## STORED ROWS
____________

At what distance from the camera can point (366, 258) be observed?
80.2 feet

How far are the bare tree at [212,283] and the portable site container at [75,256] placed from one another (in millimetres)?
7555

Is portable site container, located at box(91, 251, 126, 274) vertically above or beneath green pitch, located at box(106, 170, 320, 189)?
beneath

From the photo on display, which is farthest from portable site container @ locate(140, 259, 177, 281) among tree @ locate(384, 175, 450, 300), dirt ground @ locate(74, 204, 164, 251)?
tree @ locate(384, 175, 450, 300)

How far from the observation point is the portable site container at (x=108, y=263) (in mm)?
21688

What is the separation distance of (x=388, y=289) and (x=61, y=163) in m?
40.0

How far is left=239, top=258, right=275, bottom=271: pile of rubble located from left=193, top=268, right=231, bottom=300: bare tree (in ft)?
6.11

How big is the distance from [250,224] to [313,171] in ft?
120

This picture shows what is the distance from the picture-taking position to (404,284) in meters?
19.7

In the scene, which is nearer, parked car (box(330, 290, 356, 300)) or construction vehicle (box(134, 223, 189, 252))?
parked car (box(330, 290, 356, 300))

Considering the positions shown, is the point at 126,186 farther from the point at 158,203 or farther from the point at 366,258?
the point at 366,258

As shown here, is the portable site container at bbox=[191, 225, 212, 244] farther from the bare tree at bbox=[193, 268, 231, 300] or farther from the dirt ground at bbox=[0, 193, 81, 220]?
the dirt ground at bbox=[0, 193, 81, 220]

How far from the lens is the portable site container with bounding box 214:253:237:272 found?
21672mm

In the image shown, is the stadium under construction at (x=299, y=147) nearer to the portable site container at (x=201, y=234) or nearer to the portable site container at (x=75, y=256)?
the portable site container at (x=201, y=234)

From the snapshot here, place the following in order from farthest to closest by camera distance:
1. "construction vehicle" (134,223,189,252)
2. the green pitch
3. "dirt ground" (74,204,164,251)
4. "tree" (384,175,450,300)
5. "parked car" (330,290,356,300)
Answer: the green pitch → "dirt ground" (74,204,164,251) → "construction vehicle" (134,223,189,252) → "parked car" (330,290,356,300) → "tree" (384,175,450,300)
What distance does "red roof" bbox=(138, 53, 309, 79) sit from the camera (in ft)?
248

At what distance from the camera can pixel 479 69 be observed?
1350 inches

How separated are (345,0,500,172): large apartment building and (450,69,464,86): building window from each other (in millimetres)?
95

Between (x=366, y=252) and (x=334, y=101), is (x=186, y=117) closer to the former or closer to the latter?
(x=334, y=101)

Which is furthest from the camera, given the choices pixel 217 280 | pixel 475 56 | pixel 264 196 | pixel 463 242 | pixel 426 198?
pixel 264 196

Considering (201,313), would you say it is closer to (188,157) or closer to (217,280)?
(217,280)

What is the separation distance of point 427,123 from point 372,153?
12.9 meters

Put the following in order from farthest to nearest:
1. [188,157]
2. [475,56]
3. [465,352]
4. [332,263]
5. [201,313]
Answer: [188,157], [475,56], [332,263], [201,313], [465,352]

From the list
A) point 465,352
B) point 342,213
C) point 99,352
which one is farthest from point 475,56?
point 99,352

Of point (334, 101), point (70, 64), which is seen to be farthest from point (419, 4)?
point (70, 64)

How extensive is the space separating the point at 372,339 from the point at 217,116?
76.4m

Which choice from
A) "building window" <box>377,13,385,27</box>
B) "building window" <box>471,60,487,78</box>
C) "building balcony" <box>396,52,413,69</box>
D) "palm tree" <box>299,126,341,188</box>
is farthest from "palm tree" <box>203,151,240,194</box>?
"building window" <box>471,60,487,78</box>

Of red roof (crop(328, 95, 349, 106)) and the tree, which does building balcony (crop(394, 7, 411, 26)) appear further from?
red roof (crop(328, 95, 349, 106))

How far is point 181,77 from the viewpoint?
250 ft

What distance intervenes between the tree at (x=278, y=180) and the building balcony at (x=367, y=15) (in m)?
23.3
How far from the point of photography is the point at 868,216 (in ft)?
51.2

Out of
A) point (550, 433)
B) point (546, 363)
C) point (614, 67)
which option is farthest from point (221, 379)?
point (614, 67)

____________

Quote every entry exactly.

At what distance from the camera can point (366, 258) be observed?
80.2 feet

How far are the bare tree at [212,283] and the portable site container at [75,256] placed from one another (in millimetres)?
7555

Is portable site container, located at box(91, 251, 126, 274) vertically above or beneath green pitch, located at box(106, 170, 320, 189)?
beneath

From the photo on display, which is farthest from portable site container @ locate(140, 259, 177, 281) among tree @ locate(384, 175, 450, 300), dirt ground @ locate(74, 204, 164, 251)?
tree @ locate(384, 175, 450, 300)

How far from the observation point is the portable site container at (x=108, y=263) (in mm)?
21688

What is the separation distance of (x=388, y=289) and (x=61, y=163) in m?
40.0

How far is left=239, top=258, right=275, bottom=271: pile of rubble located from left=193, top=268, right=231, bottom=300: bare tree (in ft)?
6.11

How big is the distance from [250,224] to [313,171] in ft?
120

This picture shows what is the distance from the picture-taking position to (404,284) in meters?
19.7

In the scene, which is nearer, parked car (box(330, 290, 356, 300)) or construction vehicle (box(134, 223, 189, 252))?
parked car (box(330, 290, 356, 300))

Considering the positions shown, is the point at 126,186 farther from the point at 158,203 or farther from the point at 366,258?
the point at 366,258

As shown here, is the portable site container at bbox=[191, 225, 212, 244] farther from the bare tree at bbox=[193, 268, 231, 300] or farther from the dirt ground at bbox=[0, 193, 81, 220]?
the dirt ground at bbox=[0, 193, 81, 220]

How far from the lens is the portable site container with bounding box 214:253:237:272 found?
21672mm

In the image shown, is the stadium under construction at (x=299, y=147) nearer to the portable site container at (x=201, y=234) or nearer to the portable site container at (x=75, y=256)?
the portable site container at (x=201, y=234)

From the snapshot here, place the following in order from farthest to closest by camera distance:
1. "construction vehicle" (134,223,189,252)
2. the green pitch
3. "dirt ground" (74,204,164,251)
4. "tree" (384,175,450,300)
5. "parked car" (330,290,356,300)
Answer: the green pitch → "dirt ground" (74,204,164,251) → "construction vehicle" (134,223,189,252) → "parked car" (330,290,356,300) → "tree" (384,175,450,300)
What distance does "red roof" bbox=(138, 53, 309, 79) sit from the camera (in ft)?
248

At what distance from the camera can pixel 479 69 be observed?
1350 inches

How separated are (345,0,500,172): large apartment building and (450,69,464,86): building window from each other (in millimetres)?
95

Between (x=366, y=252) and (x=334, y=101), is (x=186, y=117) closer to the former or closer to the latter?
(x=334, y=101)

Which is furthest from the camera, given the choices pixel 217 280 | pixel 475 56 | pixel 264 196 | pixel 463 242 | pixel 426 198?
pixel 264 196

Considering (201,313), would you say it is closer to (188,157) or closer to (217,280)?
(217,280)

What is the separation distance of point 427,123 from point 372,153?
12.9 meters

Put the following in order from farthest to nearest:
1. [188,157]
2. [475,56]
3. [465,352]
4. [332,263]
5. [201,313]
Answer: [188,157], [475,56], [332,263], [201,313], [465,352]

From the list
A) point 465,352
B) point 342,213
C) point 99,352
which one is farthest from point 475,56?
point 99,352

Of point (334, 101), point (70, 64), which is seen to be farthest from point (419, 4)?
point (70, 64)

How extensive is the space separating the point at 372,339 from the point at 217,116?
76.4m

Which choice from
A) "building window" <box>377,13,385,27</box>
B) "building window" <box>471,60,487,78</box>
C) "building balcony" <box>396,52,413,69</box>
D) "palm tree" <box>299,126,341,188</box>
is farthest from "palm tree" <box>203,151,240,194</box>?
"building window" <box>471,60,487,78</box>

Of red roof (crop(328, 95, 349, 106)) and the tree, which does building balcony (crop(394, 7, 411, 26)) appear further from?
red roof (crop(328, 95, 349, 106))

How far is point 181,77 from the viewpoint?
250 ft

What distance intervenes between the tree at (x=278, y=180) and the building balcony at (x=367, y=15) (in m)?
23.3
How far from the point of photography is the point at 868,216 (in ft)?
51.2

Out of
A) point (550, 433)
B) point (546, 363)
C) point (614, 67)
which option is farthest from point (221, 379)?
point (614, 67)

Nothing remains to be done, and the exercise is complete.